Clustering algorithms for the selection of typical demand days for the optimal design of building energy systems

The optimal design of building energy systems (BES) is a complex problem due to the variety of available generation and storage devices as well as the high-resolution input data required for consider seasonal and intraday fluctuations in the thermal and electrical loads. A common measure to reduce the problem’s size and complexity is to cluster the demands into representative periods. There exist many different algorithms for the clustering, but to the best of our knowledge, no comparison has been made that illustrates which algorithms are the most appropriate for BES optimization problems. Therefore, this paper compares five aggregation methods for reducing full year input data to typical demand days for optimally designing and sizing BES. We consider monthly averaging classification and sophisticated clustering methods such as k-centers, k-means, k-medians and k-medoids for aggregating the heat and electricity demand as well as solar irradiation onto the roof of a single family house and an apartment building. The results show that clustering can significantly reduce the computing times of the optimization problem.
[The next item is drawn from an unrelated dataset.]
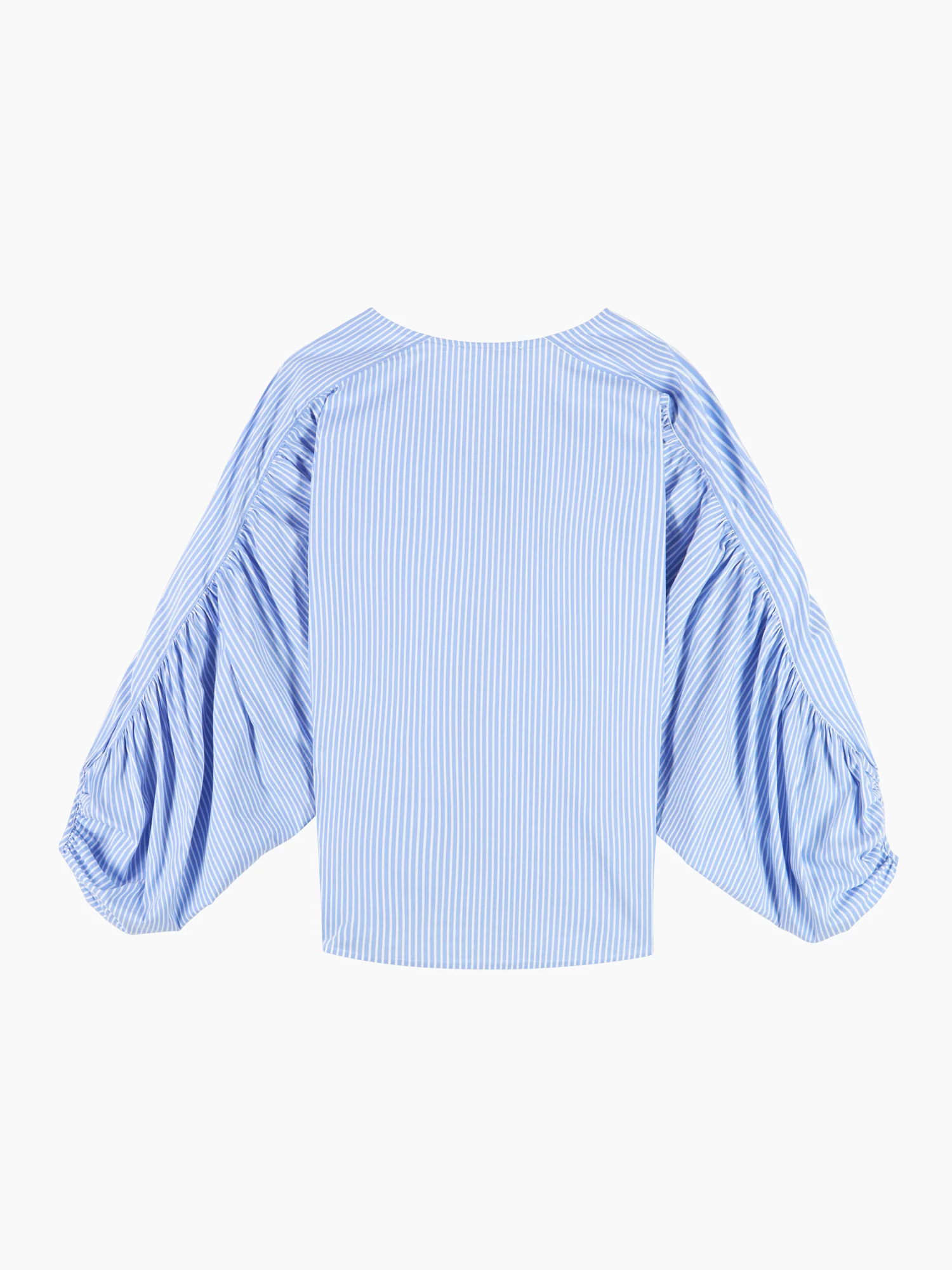 Bruxelles Camicia Azzurro Oxford - Image 3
Regarding approximation of the input data, the results indicate that k-means and k-medians provide the best approximation by computing a representative rather than choosing an existing day to represent each cluster. Yet, the resulting loss of temporal relationship between each input, leads to large deviations in the BES total costs for k-means and the monthly method compared with k-centers, k-medoids and k-medians. All clustering methods have been able to compute a close to optimal BES configuration, but the BES operation is approximated best with k-centers and k-medoids.